Exercise instructions — Copy the lines of the listing from the line containing "Of the options given as" through the line containing "which is nearest", reproducing them verbatim.

Data listing —

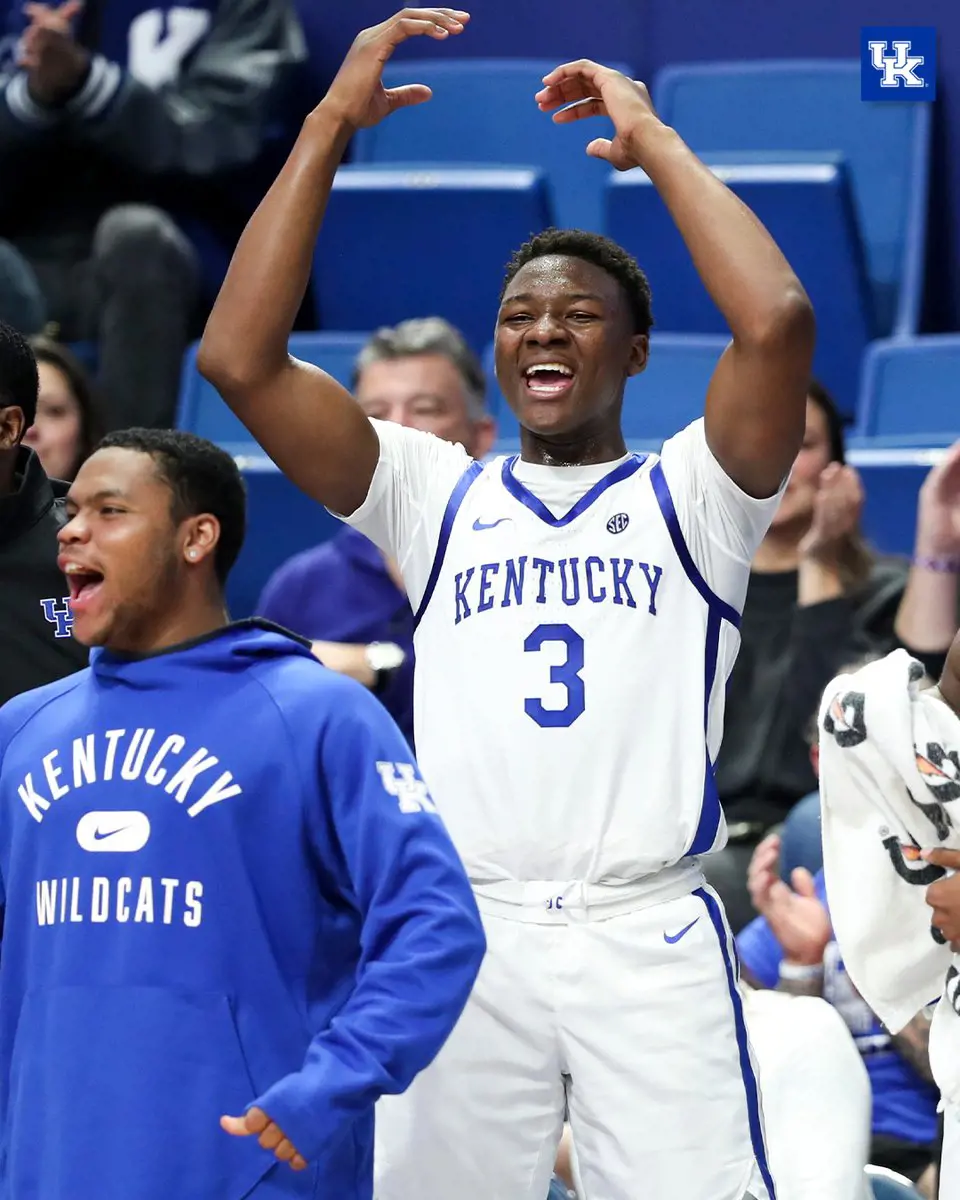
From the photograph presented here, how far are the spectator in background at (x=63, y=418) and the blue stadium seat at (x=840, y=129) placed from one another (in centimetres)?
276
--
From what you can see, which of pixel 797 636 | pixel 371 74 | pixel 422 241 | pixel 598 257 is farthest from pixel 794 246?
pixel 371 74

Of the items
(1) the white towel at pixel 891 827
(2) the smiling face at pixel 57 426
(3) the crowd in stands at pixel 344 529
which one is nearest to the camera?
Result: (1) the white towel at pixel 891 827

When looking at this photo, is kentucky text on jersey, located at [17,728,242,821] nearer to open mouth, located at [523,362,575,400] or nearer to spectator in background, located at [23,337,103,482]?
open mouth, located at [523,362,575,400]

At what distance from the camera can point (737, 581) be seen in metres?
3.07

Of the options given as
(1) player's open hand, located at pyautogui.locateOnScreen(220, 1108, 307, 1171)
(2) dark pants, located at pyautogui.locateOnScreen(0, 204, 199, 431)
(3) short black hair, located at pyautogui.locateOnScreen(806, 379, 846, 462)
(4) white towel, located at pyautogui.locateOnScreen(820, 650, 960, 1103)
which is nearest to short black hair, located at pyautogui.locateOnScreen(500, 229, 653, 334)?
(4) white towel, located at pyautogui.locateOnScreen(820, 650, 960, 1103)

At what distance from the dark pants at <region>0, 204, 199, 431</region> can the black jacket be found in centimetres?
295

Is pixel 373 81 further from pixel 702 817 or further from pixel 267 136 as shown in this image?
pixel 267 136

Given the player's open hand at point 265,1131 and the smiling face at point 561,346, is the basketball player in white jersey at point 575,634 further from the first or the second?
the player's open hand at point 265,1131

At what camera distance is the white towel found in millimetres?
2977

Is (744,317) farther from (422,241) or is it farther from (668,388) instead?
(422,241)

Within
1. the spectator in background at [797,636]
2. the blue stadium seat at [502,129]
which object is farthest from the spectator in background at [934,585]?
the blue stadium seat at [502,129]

Response below —
Of the options given as
(1) player's open hand, located at pyautogui.locateOnScreen(220, 1108, 307, 1171)
(2) dark pants, located at pyautogui.locateOnScreen(0, 204, 199, 431)
(3) short black hair, located at pyautogui.locateOnScreen(806, 379, 846, 462)
(4) white towel, located at pyautogui.locateOnScreen(820, 650, 960, 1103)
which is nearest to short black hair, located at pyautogui.locateOnScreen(500, 229, 653, 334)?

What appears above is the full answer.